→ **GOAL OF THE EXERCISE**
Exact copy, no pictures: return all the data below as written.

→ **GIVEN MATERIAL**
··········

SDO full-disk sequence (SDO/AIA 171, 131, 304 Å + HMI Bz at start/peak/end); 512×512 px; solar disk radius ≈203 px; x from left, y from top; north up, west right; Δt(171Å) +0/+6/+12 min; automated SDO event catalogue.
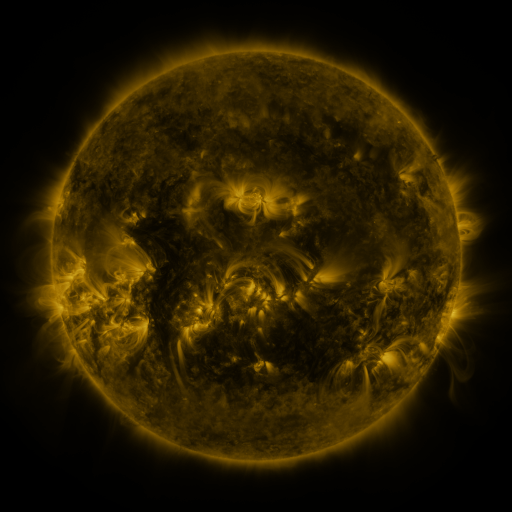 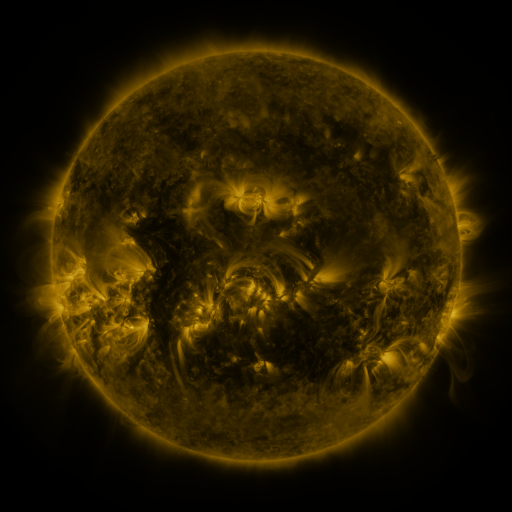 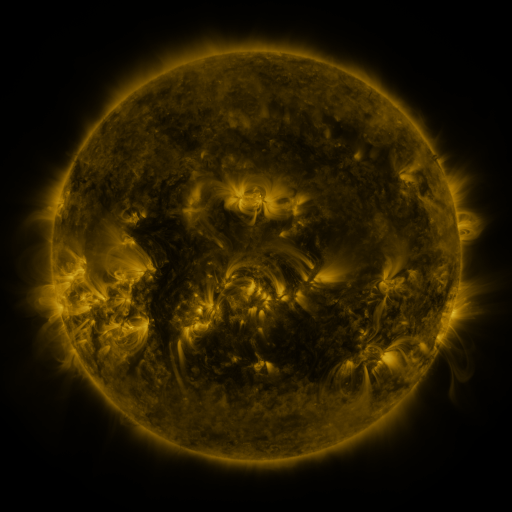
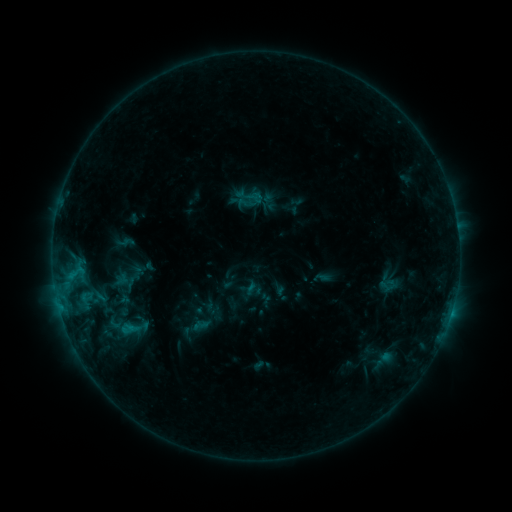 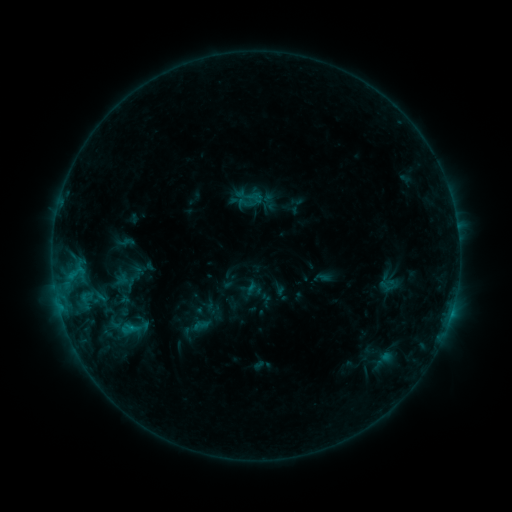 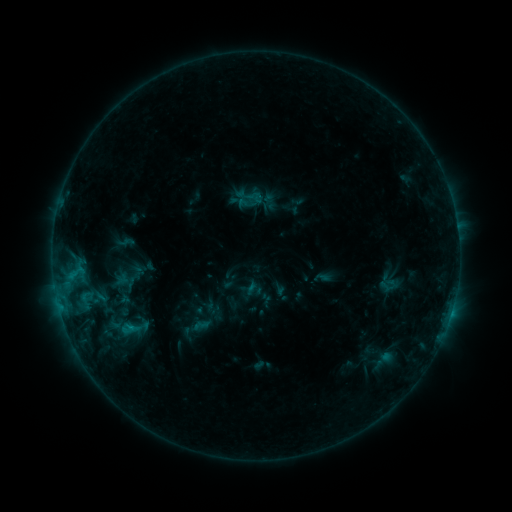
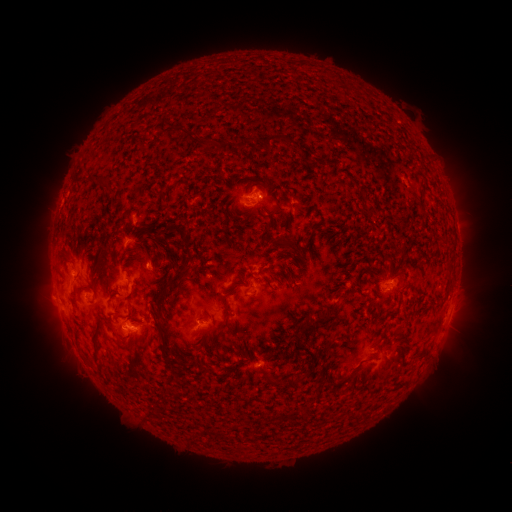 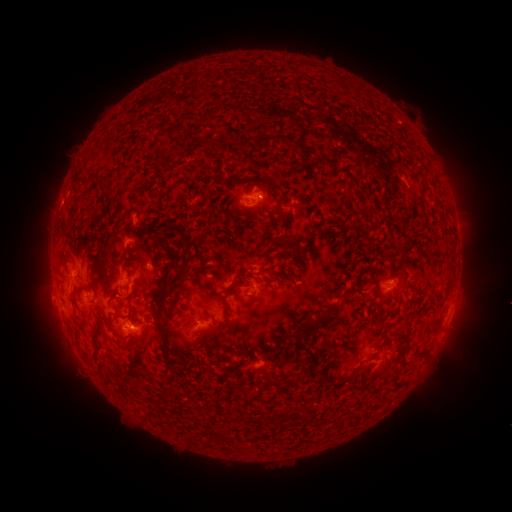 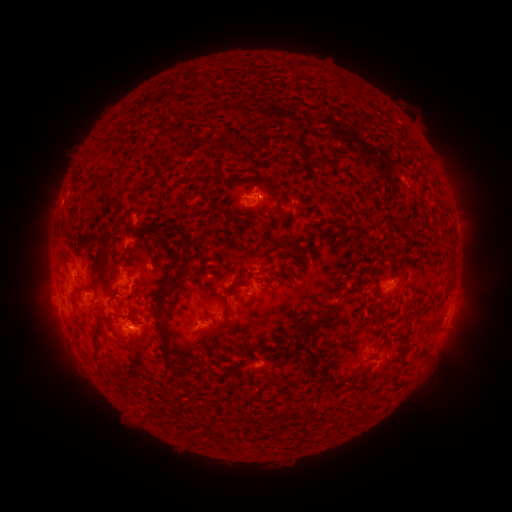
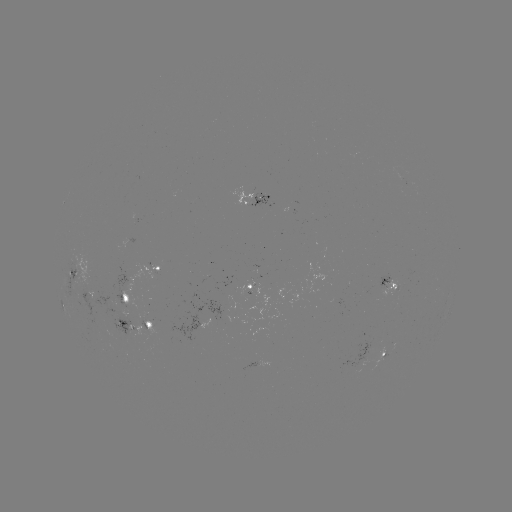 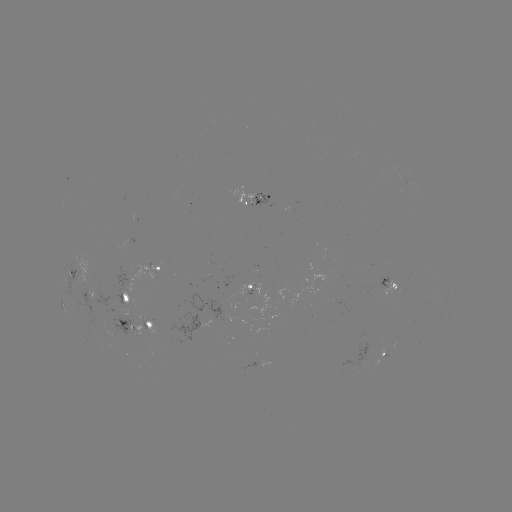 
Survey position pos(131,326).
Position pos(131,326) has B9.1 flare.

··········

→ **PROBLEM SOLUTION**
SDO full-disk sequence (SDO/AIA 171, 131, 304 Å + HMI Bz at start/peak/end); 512×512 px; solar disk radius ≈203 px; x from left, y from top; north up, west right; Δt(171Å) +0/+6/+12 min; automated SDO event catalogue.
Survey position pos(131,326).
Position pos(131,326) has B9.1 flare.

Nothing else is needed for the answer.